One claims to be good at chess. The other claims to be good at everything.

vrighter@discuss.tchncs.de · edit-2 3 months ago

because the over 70 different binaries of systemd are “not modular” because they are designed to work together. What makes a monolith is, apparently, the name of the overarching project, not it being a single binary (which again, it’s not)

vrighter@discuss.tchncs.de · 3 months ago

you wouldn’t be “freezing” anything. Each possible combination of input tokens maps to one output probability distribution. Those values are fixed and they are what they are whether you compute them or not, or when, or how many times.

Now you can either precompute the whole table (theory), or somehow compute each cell value every time you need it (practice).
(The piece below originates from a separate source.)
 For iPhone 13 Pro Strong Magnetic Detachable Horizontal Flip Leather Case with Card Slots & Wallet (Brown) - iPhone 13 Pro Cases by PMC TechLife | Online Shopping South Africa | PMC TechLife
In either case, the resulting function (table lookup vs matrix multiplications) takes in only the context, and produces a probability distribution. And the mapping they generate is the same for all possible inputs. So they are the same function. A function can be implemented in multiple ways, but the implementation is not the function itself. The only difference between the two in this case is the implementation, or more specifically, whether you precompute a table or not. But the function itself is the same.
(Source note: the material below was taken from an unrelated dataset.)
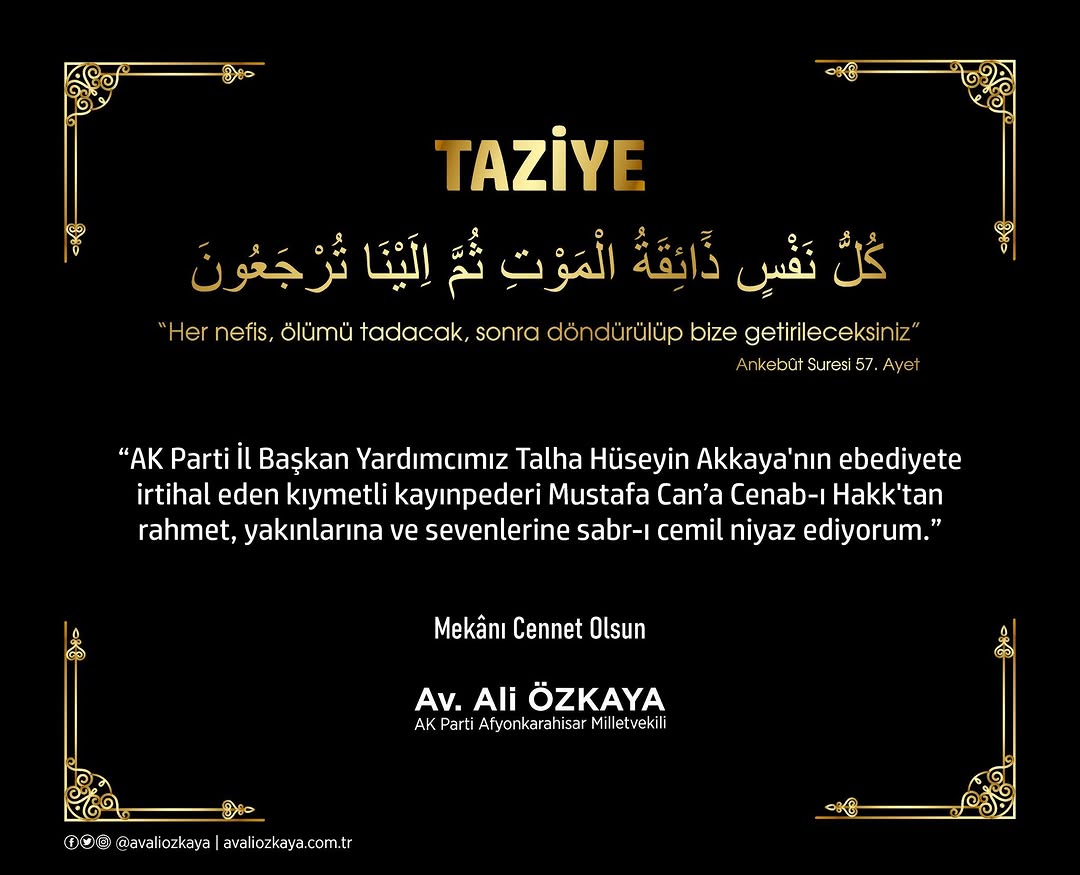 AK Parti İl Başkan Yardımcısının Kayınpederi İçin Başsağlığı Mesajı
You are somehow saying that your choice of implementation for that function will somehow change the function. Which means that according to you, if you do precompute (or possibly cache, full precomputation is just an infinite cache size) individual mappings it somehow magically makes some magic happen that gains some deep insight. It does not. We have already established that it is the same function.

vrighter@discuss.tchncs.de · 3 months ago

the fact that it is a fixed function, that only depends on the context AND there are a finite number of discrete inputs possible does make it equivalent to a huge, finite table. You really don’t want this to be true. And again, you are describing training. Once training finishes anything you said does not apply anymore and you are left with fixed, unchanging matrices, which in turn means that it is a mathematical function of the context (by the mathematical definition of “function”. stateless, and deterministic) which also has the property that the set of all possible inputs is finite. So the set of possible outputs is also finite and strictly smaller or equal to the size of the set of possible inputs. This makes the actual function that the tokens are passed through CAN be precomputed in full (in theory) making it equivalent to a conventional state transition table.
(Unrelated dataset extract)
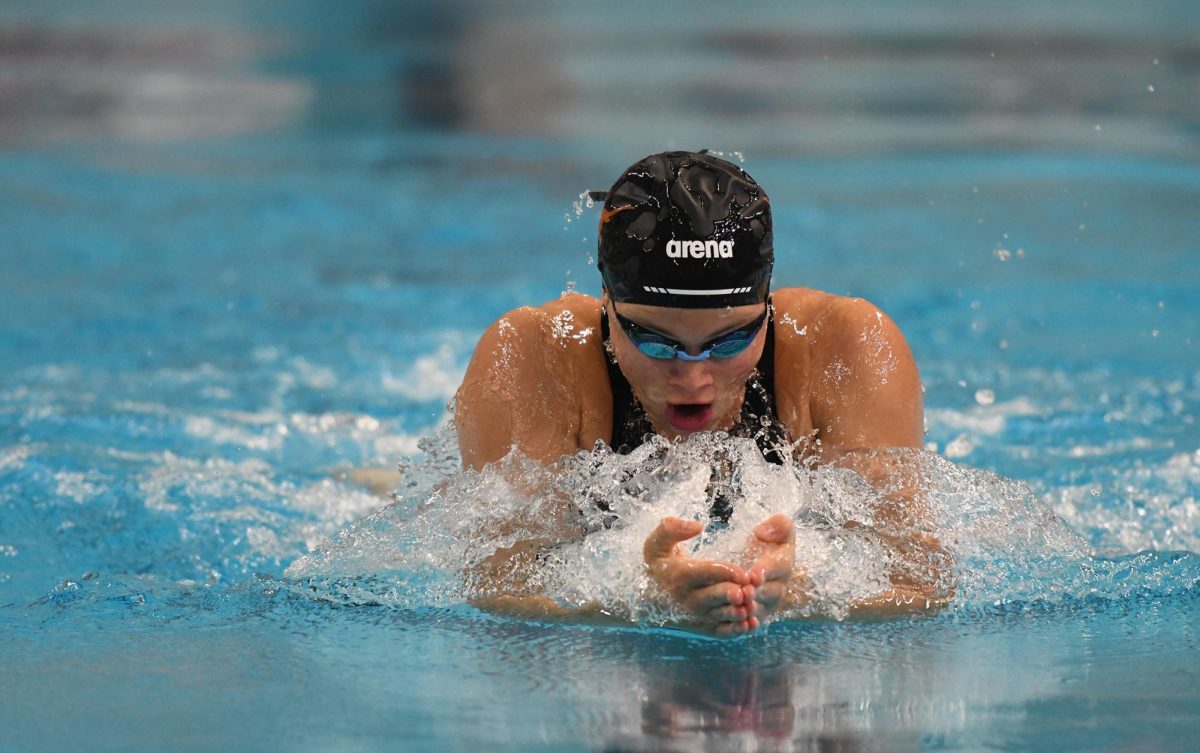 Texas women swimmer during the meet against Indiana on Nov. 1, 2024.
This is true whether you’d like it to or not. The training process builds a markov chain.

vrighter@discuss.tchncs.de · 3 months ago

no, not any computer program is a markov chain. only those that depend only on the current state and ignore prior history. Which fits llms perfectly.

Those sophisticated methods you talk about are just a couple of matrix multiplications. Those matrices are what’s learned. Anything sophisticated happens during training. Inference is so not sophisticated. sjusm mulmiplying some matrices together and taking the rightmost column of the result. That’s it.